The Blindness That Sees

4 11 2008

Blindness
Jose Saramago
Harcourt
September 2008, 334 pages, $15.00

Review by Derek Beres

Considering that this book review is only being assigned due to the theatrical release of the 13-year old Blindness (11 years in English translation), it only makes sense to discuss both film and book. Let me begin by saying that when I read this book for the first time, it immediately became my favorite novel, and I have since read everything this Portuguese author has written.

His Nobel Prize was in good faith—he is one of those rare scribes who has truly found an original voice, redefining literature through his seemingly “ungrammatical” refusal to use any punctuation other than periods and commas. His sentences can last three pages, and yet the reader is never lost, never once not amazed at how one man can create so profound a rumination on universal topics wrapped into the heart and soul of everyman.

§ Work instruction 1: From the review of Blindness, reproduce the passage between "Considering that this" and "soul of everyman.", inclusive.
§ Work instruction 2: According to the review of Blindness, why does the reviewer discuss both the film and the book?

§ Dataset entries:

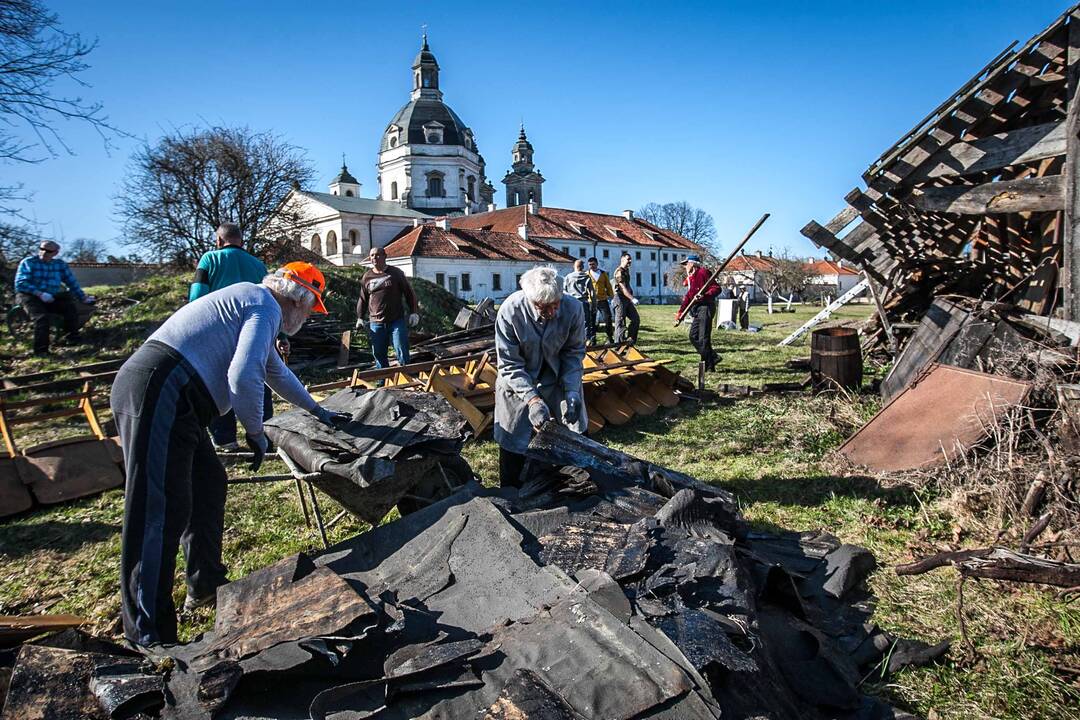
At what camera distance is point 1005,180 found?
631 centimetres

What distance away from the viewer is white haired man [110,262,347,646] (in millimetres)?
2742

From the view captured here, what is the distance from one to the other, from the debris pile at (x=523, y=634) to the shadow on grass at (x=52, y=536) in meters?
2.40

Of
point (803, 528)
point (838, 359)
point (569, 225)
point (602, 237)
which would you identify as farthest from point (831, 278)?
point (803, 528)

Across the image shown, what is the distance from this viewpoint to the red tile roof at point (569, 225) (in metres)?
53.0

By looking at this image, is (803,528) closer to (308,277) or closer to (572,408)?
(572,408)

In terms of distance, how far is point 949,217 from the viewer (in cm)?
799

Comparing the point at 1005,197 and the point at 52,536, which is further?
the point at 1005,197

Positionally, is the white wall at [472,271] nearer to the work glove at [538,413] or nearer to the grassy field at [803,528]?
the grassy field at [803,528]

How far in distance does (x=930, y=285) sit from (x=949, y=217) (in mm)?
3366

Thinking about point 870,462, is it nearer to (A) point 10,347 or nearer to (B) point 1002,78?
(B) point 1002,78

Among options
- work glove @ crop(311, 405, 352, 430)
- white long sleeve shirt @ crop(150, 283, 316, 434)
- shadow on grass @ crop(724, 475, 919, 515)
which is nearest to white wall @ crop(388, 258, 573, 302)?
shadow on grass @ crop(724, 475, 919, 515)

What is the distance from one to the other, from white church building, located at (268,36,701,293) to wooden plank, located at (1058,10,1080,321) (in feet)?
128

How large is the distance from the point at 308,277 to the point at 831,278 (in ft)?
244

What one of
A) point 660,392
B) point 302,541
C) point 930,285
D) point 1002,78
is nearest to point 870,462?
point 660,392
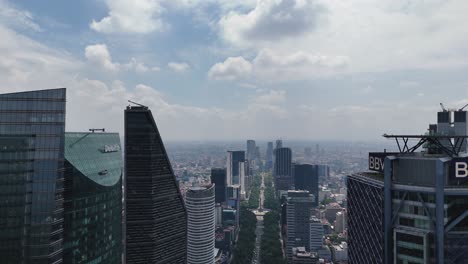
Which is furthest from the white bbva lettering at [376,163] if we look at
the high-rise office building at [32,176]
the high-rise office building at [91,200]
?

§ Exercise response 1:
Considering that this book review is only being assigned due to the theatrical release of the 13-year old Blindness (11 years in English translation), it only makes sense to discuss both film and book. Let me begin by saying that when I read this book for the first time, it immediately became my favorite novel, and I have since read everything this Portuguese author has written.

His Nobel Prize was in good faith—he is one of those rare scribes who has truly found an original voice, redefining literature through his seemingly “ungrammatical” refusal to use any punctuation other than periods and commas. His sentences can last three pages, and yet the reader is never lost, never once not amazed at how one man can create so profound a rumination on universal topics wrapped into the heart and soul of everyman.

§ Exercise response 2: The reviewer says the review is only being assigned because of the theatrical release of Blindness. That is why it makes sense to discuss both the film and the book.